**DIRECTIONS:** Reproduce the lines below word for word, but leave the pictures out of your answer.

╔══

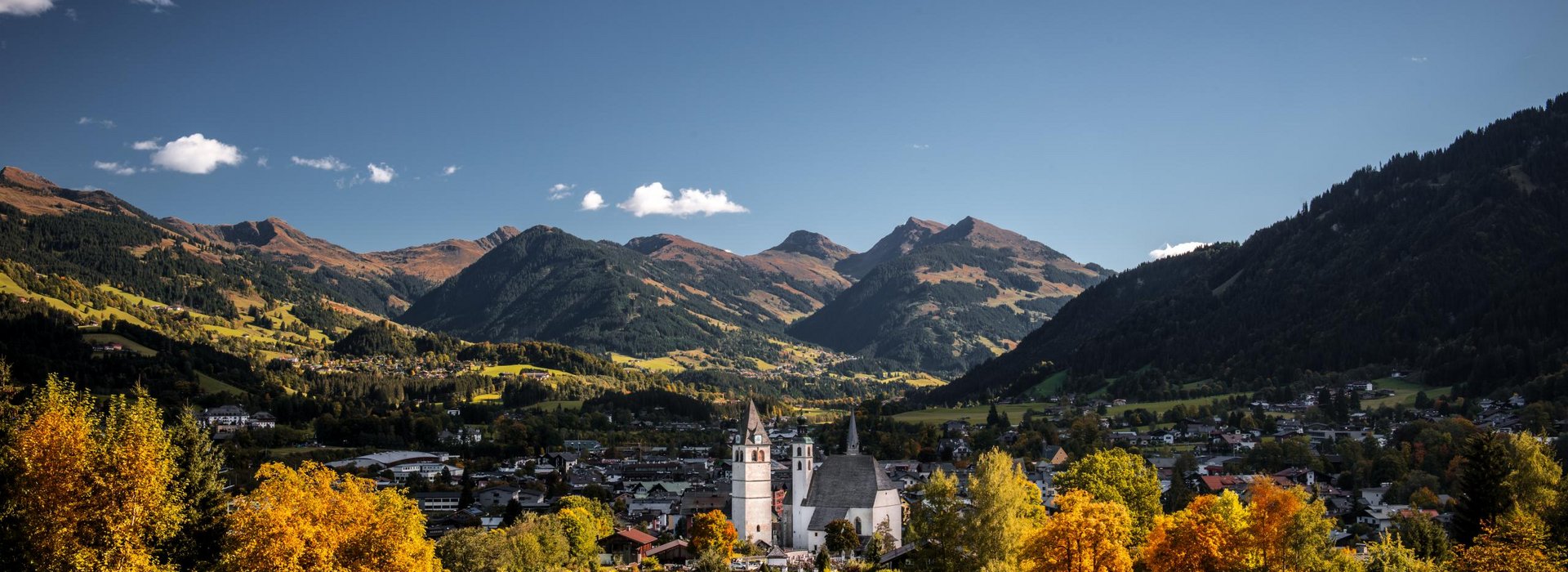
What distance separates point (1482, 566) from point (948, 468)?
94161mm

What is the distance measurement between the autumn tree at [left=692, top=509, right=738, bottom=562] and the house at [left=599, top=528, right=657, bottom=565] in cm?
426

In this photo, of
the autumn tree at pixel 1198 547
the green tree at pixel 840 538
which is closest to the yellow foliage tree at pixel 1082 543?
the autumn tree at pixel 1198 547

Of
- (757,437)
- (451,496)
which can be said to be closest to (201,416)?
(451,496)

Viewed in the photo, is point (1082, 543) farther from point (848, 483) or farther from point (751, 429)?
point (751, 429)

╚══

**COMPLETED EXERCISE:**
What distance separates point (1482, 566) from point (948, 468)?
94161mm

What is the distance measurement between the autumn tree at [left=692, top=509, right=738, bottom=562] and the house at [left=599, top=528, right=657, bottom=565] in cm?
426

In this photo, of
the autumn tree at pixel 1198 547
the green tree at pixel 840 538
which is closest to the yellow foliage tree at pixel 1082 543?
the autumn tree at pixel 1198 547

Of
- (757,437)
- (451,496)
which can be said to be closest to (201,416)?
(451,496)

Viewed in the photo, is point (1082, 543) farther from point (848, 483) or farther from point (751, 429)?
point (751, 429)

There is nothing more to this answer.